• Data for the task
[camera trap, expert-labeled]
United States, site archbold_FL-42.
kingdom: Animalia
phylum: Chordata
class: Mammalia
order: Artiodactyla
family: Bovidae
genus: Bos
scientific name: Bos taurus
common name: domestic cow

--

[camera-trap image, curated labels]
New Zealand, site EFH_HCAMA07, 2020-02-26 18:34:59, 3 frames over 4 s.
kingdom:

• Exercise goal
All lines above from the one containing "order: Artiodactyla" to the one containing "common name: domestic cow" must be repeated exactly, both lines included, and no others.

• Exercise answer
order: Artiodactyla
family: Bovidae
genus: Bos
scientific name: Bos taurus
common name: domestic cow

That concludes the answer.